Task statement:
Arrange the entries below as a JSON list of strings, one string per line, covering only the lines from the line containing "Looking at the" up to and including the final line of the entries. Omit blank lines.

Entries shown:

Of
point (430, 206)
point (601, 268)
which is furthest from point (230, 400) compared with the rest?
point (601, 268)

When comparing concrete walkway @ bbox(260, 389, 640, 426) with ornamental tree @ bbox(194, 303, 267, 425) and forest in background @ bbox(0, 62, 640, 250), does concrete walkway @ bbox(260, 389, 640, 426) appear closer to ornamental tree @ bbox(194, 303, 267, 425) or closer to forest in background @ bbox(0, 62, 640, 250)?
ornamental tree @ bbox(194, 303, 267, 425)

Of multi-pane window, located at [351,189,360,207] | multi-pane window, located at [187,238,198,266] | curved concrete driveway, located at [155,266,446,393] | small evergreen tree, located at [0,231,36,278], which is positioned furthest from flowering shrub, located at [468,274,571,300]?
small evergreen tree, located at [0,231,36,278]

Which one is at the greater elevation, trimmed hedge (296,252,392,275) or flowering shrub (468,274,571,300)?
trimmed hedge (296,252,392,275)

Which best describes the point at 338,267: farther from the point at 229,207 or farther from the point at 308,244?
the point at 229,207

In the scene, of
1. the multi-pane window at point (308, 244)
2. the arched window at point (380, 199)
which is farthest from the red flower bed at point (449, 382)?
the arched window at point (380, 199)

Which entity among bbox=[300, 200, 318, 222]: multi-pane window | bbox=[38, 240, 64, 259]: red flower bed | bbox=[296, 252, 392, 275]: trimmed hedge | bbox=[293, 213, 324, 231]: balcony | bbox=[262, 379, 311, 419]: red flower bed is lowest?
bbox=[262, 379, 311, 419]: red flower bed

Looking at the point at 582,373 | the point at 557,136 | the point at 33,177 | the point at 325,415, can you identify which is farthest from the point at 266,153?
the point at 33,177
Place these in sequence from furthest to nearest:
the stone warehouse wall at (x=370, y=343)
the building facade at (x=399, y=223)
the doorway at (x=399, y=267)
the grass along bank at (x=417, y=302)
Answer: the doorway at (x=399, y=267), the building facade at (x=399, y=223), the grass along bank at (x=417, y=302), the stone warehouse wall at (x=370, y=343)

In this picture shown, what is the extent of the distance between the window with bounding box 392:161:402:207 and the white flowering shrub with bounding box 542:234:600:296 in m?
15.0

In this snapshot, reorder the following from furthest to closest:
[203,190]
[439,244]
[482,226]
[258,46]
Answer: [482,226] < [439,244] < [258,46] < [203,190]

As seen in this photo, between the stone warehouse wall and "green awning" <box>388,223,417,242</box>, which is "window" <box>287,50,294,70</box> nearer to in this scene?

Written answer:
[
  "Looking at the point at 582,373 | the point at 557,136 | the point at 33,177 | the point at 325,415, can you identify which is farthest from the point at 266,153?",
  "the point at 33,177",
  "Place these in sequence from furthest to nearest:",
  "the stone warehouse wall at (x=370, y=343)",
  "the building facade at (x=399, y=223)",
  "the doorway at (x=399, y=267)",
  "the grass along bank at (x=417, y=302)",
  "Answer: the doorway at (x=399, y=267), the building facade at (x=399, y=223), the grass along bank at (x=417, y=302), the stone warehouse wall at (x=370, y=343)",
  "In this picture shown, what is the extent of the distance between the window with bounding box 392:161:402:207 and the white flowering shrub with bounding box 542:234:600:296 in m?",
  "15.0",
  "In this snapshot, reorder the following from furthest to closest:",
  "[203,190]",
  "[439,244]",
  "[482,226]",
  "[258,46]",
  "Answer: [482,226] < [439,244] < [258,46] < [203,190]",
  "As seen in this photo, between the stone warehouse wall and \"green awning\" <box>388,223,417,242</box>, which is \"window\" <box>287,50,294,70</box> nearer to in this scene?"
]